Well, first, I don’t think that any lessons at all can be drawn from a single game beating another single game. Second, casual games win, flat-out, on Facebook. Maybe that will change but it’s not the case currently. Here are the top 10 games on Facebook right now, in order of active, engaged players (meaning someone who touched the game at least once in the last 24 hours).
1. Scrabulous (casual). Scrabble, online. 569k daily active users
2. Texas HoldEm Poker (casual). 392k daily active users
3. Speed Racer (casual). 289k daily active users
4. fluff(Friends) (casual). 277k daily active users
5. Quizzes (casual). 273k daily active users
6. Jetman (casual). 258k daily active users
7. Mesmo (casual). 250k daily active users
8. Vampires (casual despite the vampire theme). 250k daily active users
9. Mindjolt Games (a collection of casual games via a flash client). 159k daily active users
10. Zombies (reskinning of Vampires. Casual). 154k daily active users
No hardcore games in the top 10. The top hardcore game on Facebook is Warbook, with 104k daily active users.
Now, it’s not quite as clear-cut as the above. The way Facebook measures engagement is way too simplistic and binary. Either you are counted as a daily active user or you’re not. There’s no scalar measurement of HOW engaged you are. I would bet a lot of money that the average active user on Warbook, for instance, spends a lot more time (ie is more engaged) on Warbook than the average Vampires user spends on that app.
It’s completely unsurprising that casual games dominate Facebook, but what’s interesting to watch are the medium-term dynamics surrounding active users vs. users w/ your app installed (some of the apps above have millions of users but daily active user rates ranging from ~3% to ~15% of their total users). The games that initially dominated Facebook (Vampires, Zombies, Slayers, Werewolves…they’re all exactly the same game, reskinned) were extremely light and barely games at all. They’re at least as much a way to just ‘poke’ someone, which says, “I’m thinking about you,” as they are games. Those early, very light games now have very very low engagement rates of 3-4%.
Now look at the top two game apps on Facebook (Scrabulous and Texas HoldEm). Both are big steps up in complexity from the Vampires apps, and have increased levels of engagement. Texas HoldEm has approximately twice the engagement (7%) while Scrabulous has an astounding 25% engagement rate.
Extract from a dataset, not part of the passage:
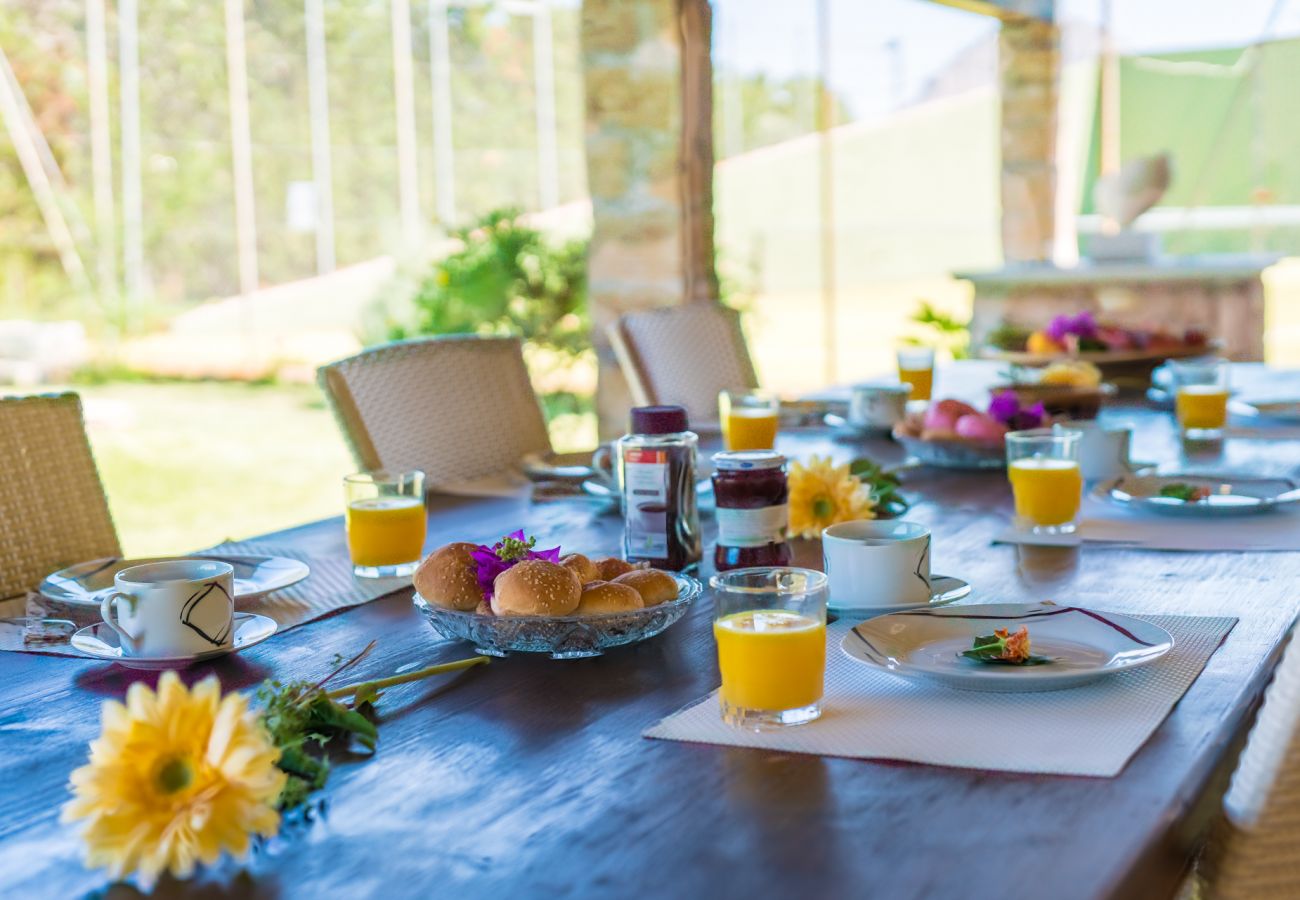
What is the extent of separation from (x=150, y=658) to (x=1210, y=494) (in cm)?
122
Typically, the only apps that get engagement that high are very new apps (which naturally have a higher engagement rate), but Scrabulous has held onto a high engagement rate consistently for awhile now. Why? Well, there’s depth there that isn’t there in Vampires. Once you’ve bitten a few people, engaged in a few (basically random) battles, the average user is done. On the other hand, you can actually get better at Scrabulous, and the possibility space is a lot larger. There’s skill involved, just like in Texas HoldEm.
On the other end of the spectrum you have the fairly complicated Warbook. It’s got a high engagement rate (13%) but hasn’t managed to achieve the level of popularity that the more casual apps have, despite doing pretty well. It’s probably a little on the heavy/hardcore side for the platform it’s on, though I’m sure its owners aren’t complaining. I’ve heard it generates hundreds of millions of pageviews a month.
So what’s the right level of depth to offer on Facebook? Will more hardcore games enter into the ranks of the popular Facebook apps or is Warbook (60th most popular app currently) an aberration? I’m sure we’re going to see other hardcore games gaining users on FB but the way in which people interact with FB (less than 20 minutes/day on average, etc) does not lend itself well to traditional hardcore games. Further, good games on FB are as much about communication and/or self-expression as they are about gameplay.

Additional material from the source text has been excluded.